Problem to work on:
The result should hold only the lines from the one with "Adriane Galisteu e" through the final line of the data below, transcribed exactly, pictures left out.

[Short web captions]

:::::

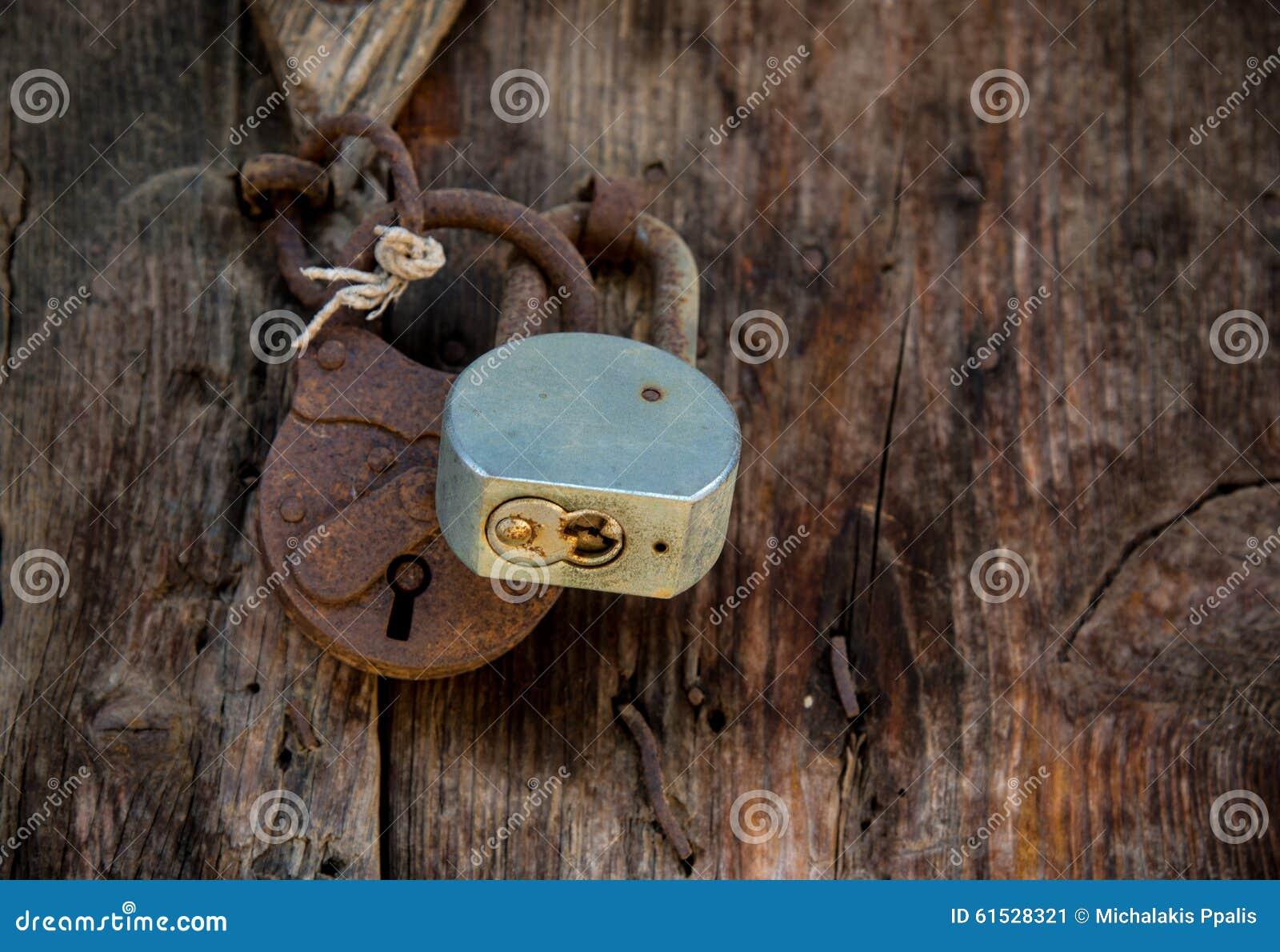 Metal le cadenas rouill sur une vieille porte en bois - Restaurer une vieille porte en bois ...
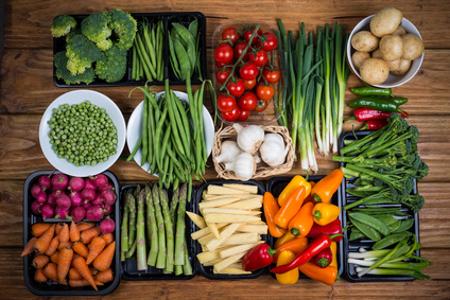 Lebensmittel auf Holztisch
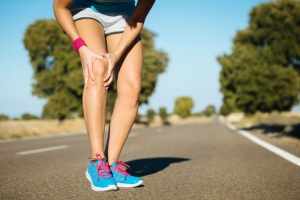 Why you should consider chiropractic instrument adjusting for knee pain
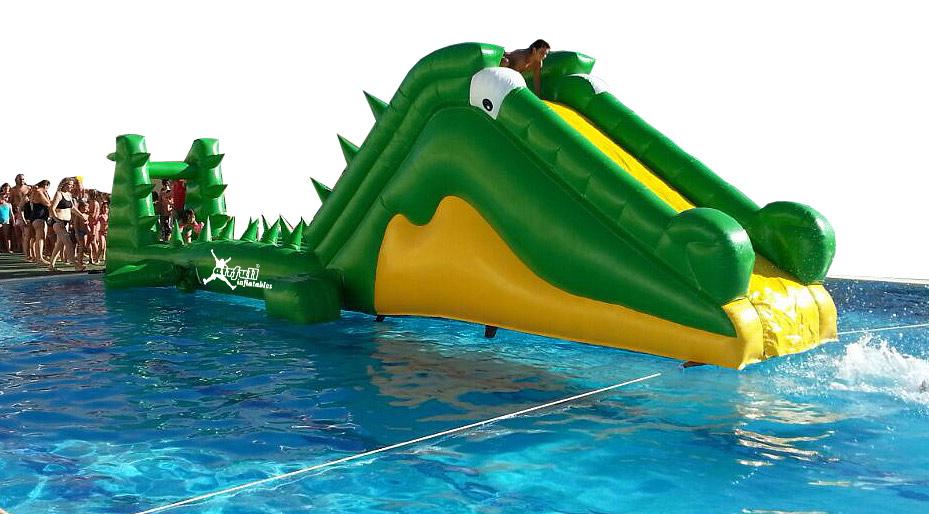 plataforma acuática cocodrilo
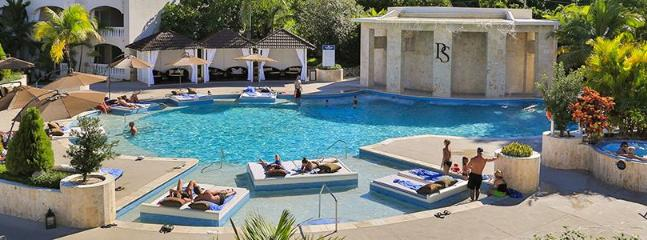 Pool - Luxurious Champagne Vacation at Beer Price - Puerto Plata - rentals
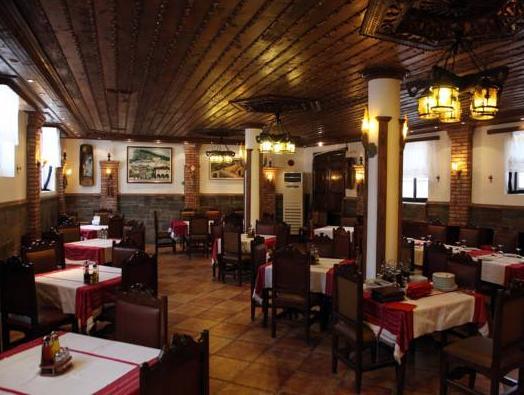 Hotel Mangalemi, Beratit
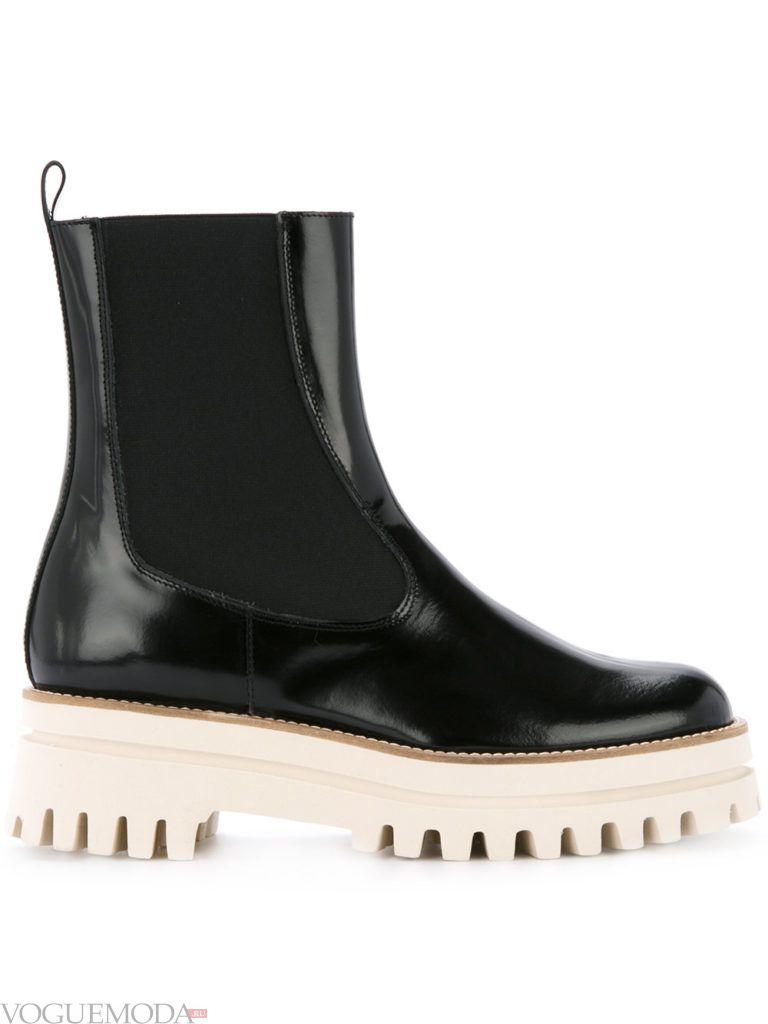 ботинки на толстой подошве черные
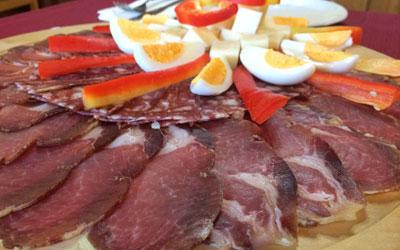 Kulinarična ponudba na turistični kmetiji Pačnik
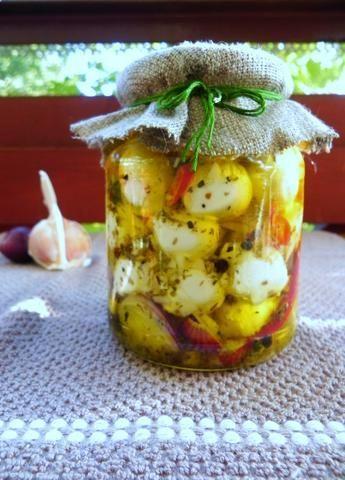 Mini mozzarellki marynowane w oliwie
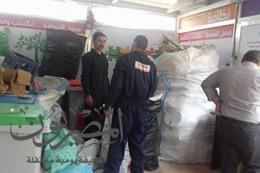 العمال أثناء جمع القمامة بالأكشاك
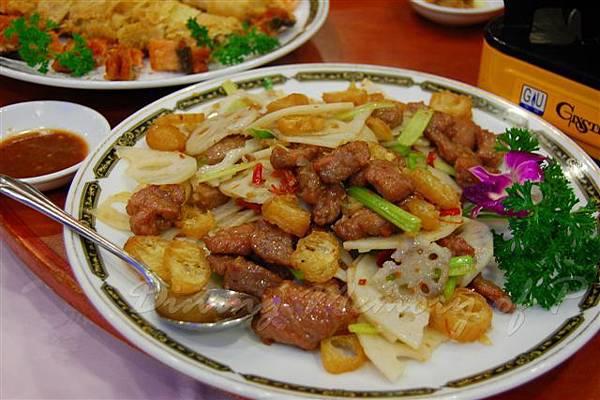 得龍大飯店 -- 藕片炒牛柳粒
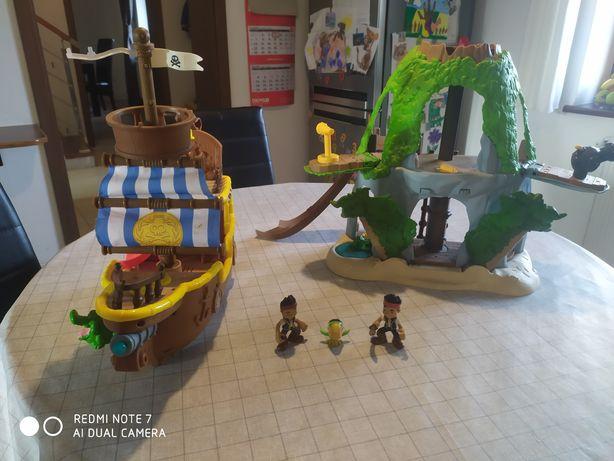 Łajbek i kryjówka Jake'a z bajki Piraci z Nibylandii.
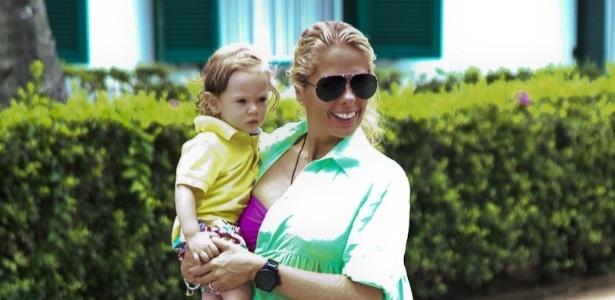 Adriane Galisteu e o filho Vittorio aproveitaram o fim de semana de sol no Guarujá (22/1/12)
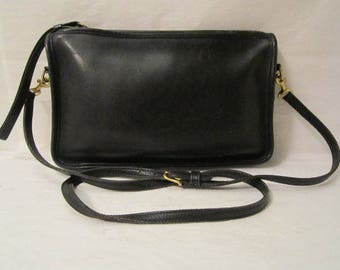 COACH Leather Purse, Black leather shoulder bag, Cross body bag, COACH clutch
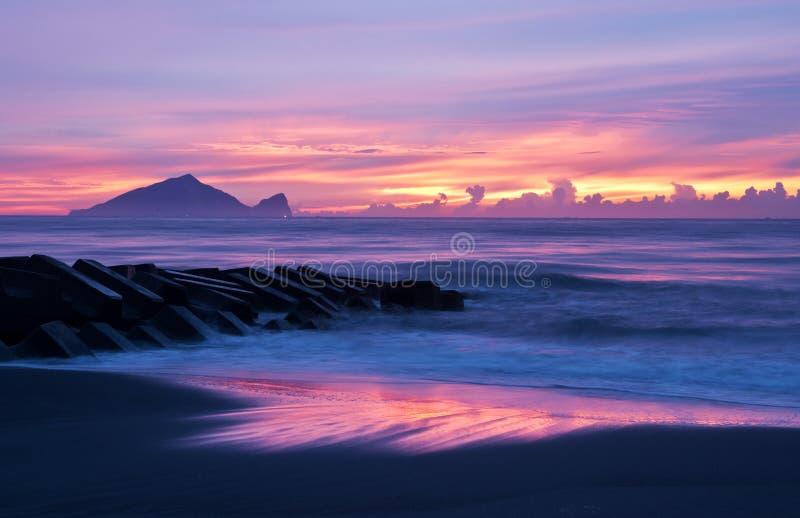 Schöne Küste der Sonnenaufganglandschaft von Taiwan stockbild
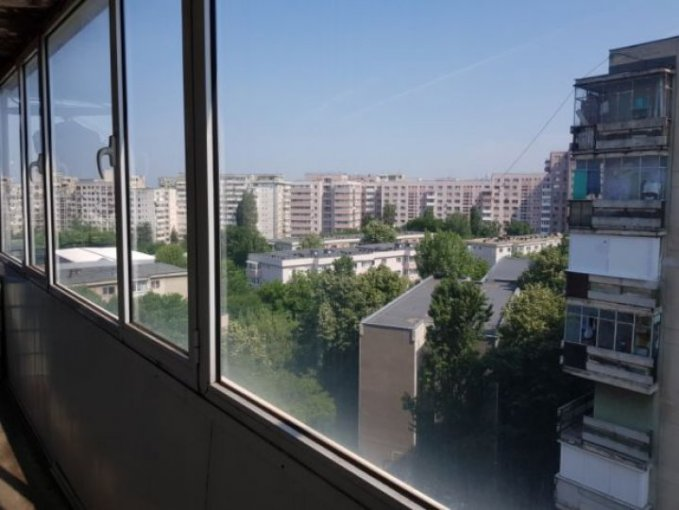 Apartament de vanzare in Bucuresti cu 2 camere, cu 1 grup sanitar, suprafata utila 55 mp. Pret: 60.000 euro.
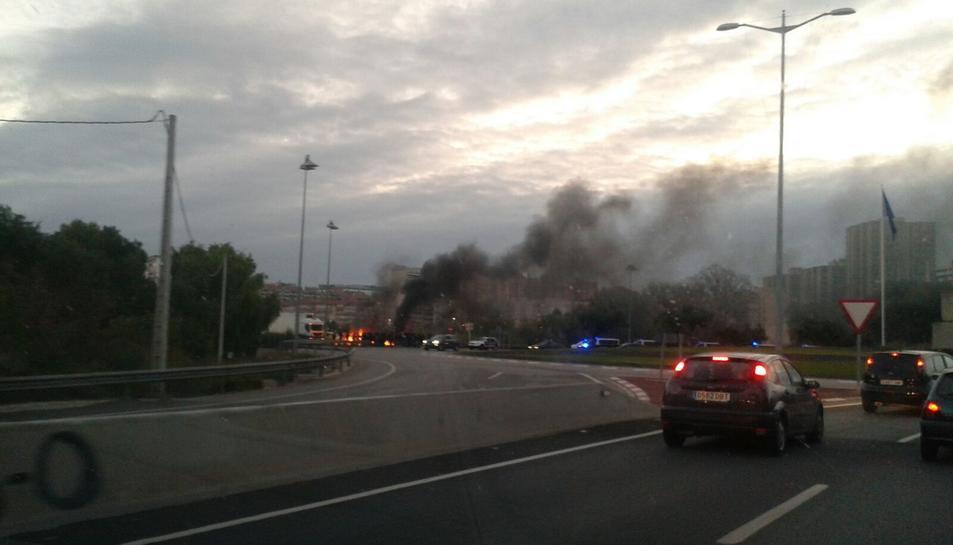 Una barricada amb fogueres talla el Pont de Santa Tecla des de la plaça Europa.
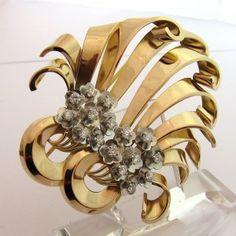 0d733c4f5987 Broche en or rose et sertie de diamants. 3000 euros TTC  bijoux  jewels   paris  vintage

:::::

Your solution:
 Adriane Galisteu e o filho Vittorio aproveitaram o fim de semana de sol no Guarujá (22/1/12)
 COACH Leather Purse, Black leather shoulder bag, Cross body bag, COACH clutch
 Schöne Küste der Sonnenaufganglandschaft von Taiwan stockbild
 Apartament de vanzare in Bucuresti cu 2 camere, cu 1 grup sanitar, suprafata utila 55 mp. Pret: 60.000 euro.
 Una barricada amb fogueres talla el Pont de Santa Tecla des de la plaça Europa.
 0d733c4f5987 Broche en or rose et sertie de diamants. 3000 euros TTC  bijoux  jewels   paris  vintage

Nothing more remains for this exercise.